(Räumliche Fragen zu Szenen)
* * * * * * * * *
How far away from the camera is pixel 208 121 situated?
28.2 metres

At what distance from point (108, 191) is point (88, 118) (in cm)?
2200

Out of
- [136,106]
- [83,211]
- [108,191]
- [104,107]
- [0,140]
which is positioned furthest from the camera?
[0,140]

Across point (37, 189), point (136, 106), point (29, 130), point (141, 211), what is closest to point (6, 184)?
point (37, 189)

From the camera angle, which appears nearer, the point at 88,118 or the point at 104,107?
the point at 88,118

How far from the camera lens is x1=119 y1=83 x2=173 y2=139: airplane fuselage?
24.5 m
* * * * * * * * *
* **Zu erledigen**
Formatiere alle Zeilen oben als Markdown-Tabelle mit den Spalten „Nr.“ und „Zeile“, wobei jede Zeile eine fortlaufende Nummer erhält. Leerzeilen lässt du weg.

* **Ergebnis**
| Nr. | Zeile |
|---|---|
| 1 | How far away from the camera is pixel 208 121 situated? |
| 2 | 28.2 metres |
| 3 | At what distance from point (108, 191) is point (88, 118) (in cm)? |
| 4 | 2200 |
| 5 | Out of |
| 6 | - [136,106] |
| 7 | - [83,211] |
| 8 | - [108,191] |
| 9 | - [104,107] |
| 10 | - [0,140] |
| 11 | which is positioned furthest from the camera? |
| 12 | [0,140] |
| 13 | Across point (37, 189), point (136, 106), point (29, 130), point (141, 211), what is closest to point (6, 184)? |
| 14 | point (37, 189) |
| 15 | From the camera angle, which appears nearer, the point at 88,118 or the point at 104,107? |
| 16 | the point at 88,118 |
| 17 | How far from the camera lens is x1=119 y1=83 x2=173 y2=139: airplane fuselage? |
| 18 | 24.5 m |